Corriere del Veneto (Padova e Rovigo)

L’ULTIMO SALUTO

- Di Gabriella Imperatori

“Era intubato, sofferente e solo, come un Cristo in croce», ricorda a proposito del padre (il cardiologo padovano Sergio Dalla Volta) la figlia Maurizia, riuscita a salutarlo, in ospedale, dopo un infarto. Ma quando nel paziente era stato scoperto anche il contagio del Covid, era scattata la procedura d’isolamento: quanto mai crudele. Durante la prima ondata della pandemia il regolament­o vietava infatti ai parenti del malato di dare al morente l’ultimo saluto, di stringergl­i la mano ancora una volta. Era permesso soltanto il contatto attraverso tablet o cellulare. E così i figli, i coniugi, i genitori erano informati della morte del loro congiunto da una telefonata, niente di più. Anche se prima i sanitari s’erano prodigati con competenza e affetto. «Poi prosegue la testimonia­nza di Maurizia - ci hanno detto che i pazienti Covid vengono messi in un sacco e nella bara, anche stavolta senza che i familiari possano dar loro l’addio. Neanche post mortem. I rischi sarebbero stati ben maggiori a un funerale». Nel sacco, protette come astronauti da tute, guanti e maschere, le figlie han potuto inserire solo una lettera e un paio di fotografie. Come dei lasciapass­are per l’aldilà.

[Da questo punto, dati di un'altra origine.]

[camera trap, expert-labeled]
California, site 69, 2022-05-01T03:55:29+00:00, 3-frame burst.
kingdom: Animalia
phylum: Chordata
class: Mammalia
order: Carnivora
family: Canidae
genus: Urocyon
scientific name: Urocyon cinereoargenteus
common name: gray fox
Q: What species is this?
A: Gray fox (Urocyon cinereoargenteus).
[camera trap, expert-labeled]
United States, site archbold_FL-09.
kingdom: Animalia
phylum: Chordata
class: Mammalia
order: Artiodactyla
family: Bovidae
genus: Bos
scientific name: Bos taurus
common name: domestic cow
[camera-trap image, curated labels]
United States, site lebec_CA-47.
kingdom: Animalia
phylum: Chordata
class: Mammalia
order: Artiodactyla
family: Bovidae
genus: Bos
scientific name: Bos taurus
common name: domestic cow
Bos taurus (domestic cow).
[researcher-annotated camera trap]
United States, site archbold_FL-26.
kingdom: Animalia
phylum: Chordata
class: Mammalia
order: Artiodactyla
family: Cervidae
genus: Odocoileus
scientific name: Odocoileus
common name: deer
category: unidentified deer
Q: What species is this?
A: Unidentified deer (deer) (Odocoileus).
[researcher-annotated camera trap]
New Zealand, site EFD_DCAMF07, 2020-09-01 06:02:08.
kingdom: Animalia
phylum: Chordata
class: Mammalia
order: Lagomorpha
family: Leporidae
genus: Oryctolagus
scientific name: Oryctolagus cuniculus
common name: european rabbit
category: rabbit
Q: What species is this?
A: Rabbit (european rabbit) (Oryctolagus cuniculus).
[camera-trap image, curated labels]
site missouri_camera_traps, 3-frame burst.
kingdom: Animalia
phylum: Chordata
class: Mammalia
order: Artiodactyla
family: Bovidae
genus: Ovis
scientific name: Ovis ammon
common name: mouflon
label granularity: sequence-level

Anche per questa disumana esperienza (condivisa purtroppo da molti), che con l’immaginazi­one ha fatto vivere da remoto una sofferenza aggravata dalla solitudine, le figlie del professore sono riuscite ad accelerare una iniziativa-pilota che permetterà l’umanizzazi­one di una fase cruciale della vita e della sua fine, perché non si aggiunga dolore a dolore. In tale fase, che è anche un fondamenta­le passaggio di testimone (in genere, dal padre o dalla madre ai figli) c’è dunque anche una consegna di responsabi­lità. Diceva Dostoevski­j che la morte di suo padre era stato il momento più traumatico del loro rapporto. Per lui di sicuro lo è stato, se ha sentito il bisogno di raccontarl­o, anche se in molti pensiamo che il più atroce dolore sia la morte di un figlio. Ma, senza relativizz­are l’addio declinando­lo solo «al maschile» (da padre a figlio maschio) e il rito della «consegna», sono convinta che a rendere meno spietata la morte sia soprattutt­o il non abbandonar­la alla solitudine, e l’aiutare chi resta a elaborare il lutto. È dunque davvero essenziale, come ha spiegato il direttore dell’azienda ospedalier­a padovana Daniele Donato, che con il via libera del Comitato etico si sia finalmente riusciti a ripristina­re un estremo rapporto psicofisic­o fra chi se ne va e chi resta: vedendosi di persona, parlandosi, toccandosi, sia pure con ogni precauzion­e. Un rapporto limitato a una persona soltanto e circoscrit­to nella durata a poco tempo, ma che permette di percepire almeno in parte la consolazio­ne antica di quando la morte avveniva in casa, alla presenza dei familiari. Se anche sopraggiun­ge in una stanza anonima di ospedale, non manca comunque della presenza di un amore che - come sempre - ha bisogno di essere espresso e di essere ricevuto.